Come spesso accade, il processo di reso può essere l’ago della bilancia nella valutazione di un brand, e i retailer esperti (in particolare i pure-play dell’e-commerce come ASOS o Boohoo) stanno considerando il reso sempre più come un’opportunità per coinvolgere ulteriormente i clienti, fornendo un ulteriore touchpoint per migliorare l’intera customer experience.
Rendere il più semplice possibile il processo e, in alcuni casi, rinunciare del tutto alla restituzione di alcuni articoli potrebbe avere un senso dal punto di vista dei costi pratici.
Pensiero condiviso anche dai brand, poiché la maggior parte dei consumatori probabilmente apprezzerà il gesto, dal momento che non è richiesta alcuna azione da parte loro, contribuendo a rafforzare il brand, la fedeltà e (si spera)incentivare gli acquisti futuri.
Inoltre, i resi hanno anche un effetto sull’ambiente, attraverso le scatole, sacchetti di plastica, pluriball e altri imballaggi, per non parlare dell’impatto ambientale generato dai viaggi aggiuntivi del corriere e del trasporto.
In un recente articolo Retail Dive ha riportato che i resi dell’e-commerce negli Stati Uniti hanno creato 5 miliardi di tonnellate di rifiuti in discarica e hanno prodotto tanta anidride carbonica quanta ne producono 3 milioni di automobili in un anno.
Se un processo di reso può diventare più snello ed economico, anche solo marginalmente, grazie alla dimensione dei numeri in gioco significa che i brand possono ottenere guadagni ambientali significativi e positivi.
E, in un momento in cui c’è un crescente cambiamento nella psiche del consumatore verso brand consapevoli e responsabili nei confronti dell’ambiente, non è qualcosa che può essere ignorato quando si parla di resi.
Il comportamento dei consumatori è cambiato in modo significativo nel corso dell’ultimo anno e con gli acquisti tramite e-commerce che perdureranno, la sfida della gestione dei processi di reso, per renderli più efficaci dal punto di vista dei costi, del cliente e dell’ambiente attira l’attenzione di molti.

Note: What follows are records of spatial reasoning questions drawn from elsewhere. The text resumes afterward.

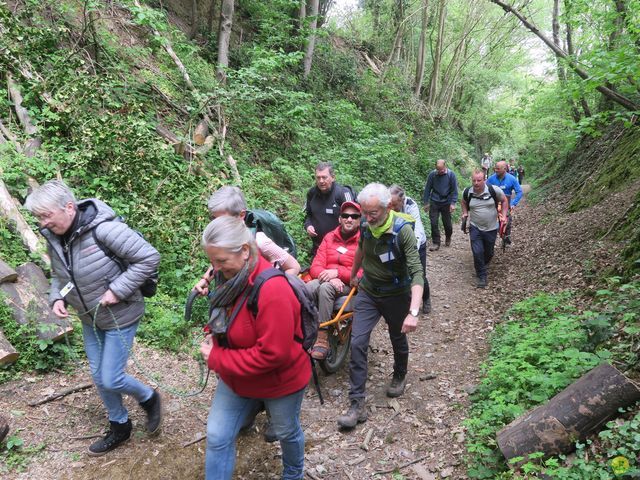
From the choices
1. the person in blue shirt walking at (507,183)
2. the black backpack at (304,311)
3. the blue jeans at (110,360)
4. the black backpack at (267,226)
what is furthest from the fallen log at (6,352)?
the person in blue shirt walking at (507,183)

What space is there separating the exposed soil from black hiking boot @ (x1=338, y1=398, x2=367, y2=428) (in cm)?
10

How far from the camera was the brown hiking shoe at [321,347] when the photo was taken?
462 centimetres

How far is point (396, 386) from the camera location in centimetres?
472

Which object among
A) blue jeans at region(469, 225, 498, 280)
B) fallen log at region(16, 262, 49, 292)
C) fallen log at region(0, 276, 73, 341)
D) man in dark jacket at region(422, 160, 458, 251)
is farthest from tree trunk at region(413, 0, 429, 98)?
fallen log at region(0, 276, 73, 341)

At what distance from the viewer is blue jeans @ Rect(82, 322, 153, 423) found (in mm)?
3256

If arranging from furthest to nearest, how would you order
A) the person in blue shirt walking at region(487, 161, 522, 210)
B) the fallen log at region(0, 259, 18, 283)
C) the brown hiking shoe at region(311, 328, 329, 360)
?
the person in blue shirt walking at region(487, 161, 522, 210) < the brown hiking shoe at region(311, 328, 329, 360) < the fallen log at region(0, 259, 18, 283)

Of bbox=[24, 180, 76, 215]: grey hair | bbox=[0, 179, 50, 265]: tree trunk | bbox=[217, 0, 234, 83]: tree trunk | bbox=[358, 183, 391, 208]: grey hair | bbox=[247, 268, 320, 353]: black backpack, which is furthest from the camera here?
bbox=[217, 0, 234, 83]: tree trunk

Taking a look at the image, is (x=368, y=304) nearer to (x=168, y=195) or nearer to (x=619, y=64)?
(x=168, y=195)

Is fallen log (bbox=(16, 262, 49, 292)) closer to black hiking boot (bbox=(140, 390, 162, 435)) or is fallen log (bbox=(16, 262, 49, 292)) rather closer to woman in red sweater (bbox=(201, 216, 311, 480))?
black hiking boot (bbox=(140, 390, 162, 435))

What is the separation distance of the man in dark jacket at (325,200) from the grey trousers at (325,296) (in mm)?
1323

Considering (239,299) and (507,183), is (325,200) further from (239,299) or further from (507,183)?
(507,183)

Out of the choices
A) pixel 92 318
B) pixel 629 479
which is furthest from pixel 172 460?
pixel 629 479

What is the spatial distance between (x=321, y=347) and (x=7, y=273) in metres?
3.48

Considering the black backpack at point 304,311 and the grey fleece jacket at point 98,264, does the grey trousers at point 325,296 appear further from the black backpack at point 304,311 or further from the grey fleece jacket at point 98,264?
the black backpack at point 304,311
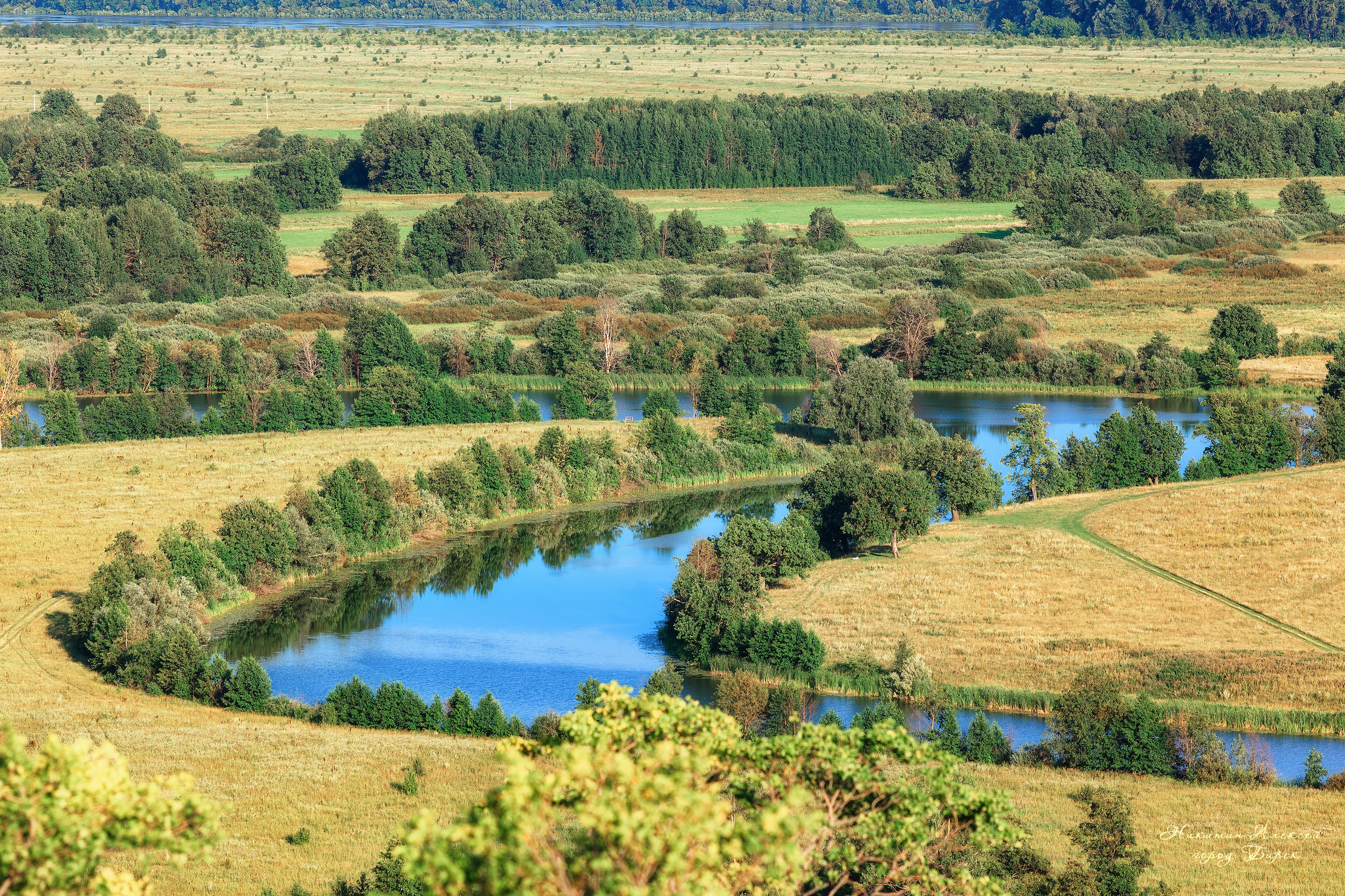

La creazione di una maggiore visibilità e di una maggiore intelligenza verso la gestione delle scorte, di sistemi omnichannel front end più intelligenti in grado di gestire in modo efficiente le richieste dei clienti e di un maggiore uso dei dati attorno ai processi e alle reti di trasporto, saranno tutte aree di importanza cruciale per i brand che cercano di risolvere queste tre sfide chiave presentate dalla trend crescente dei resi.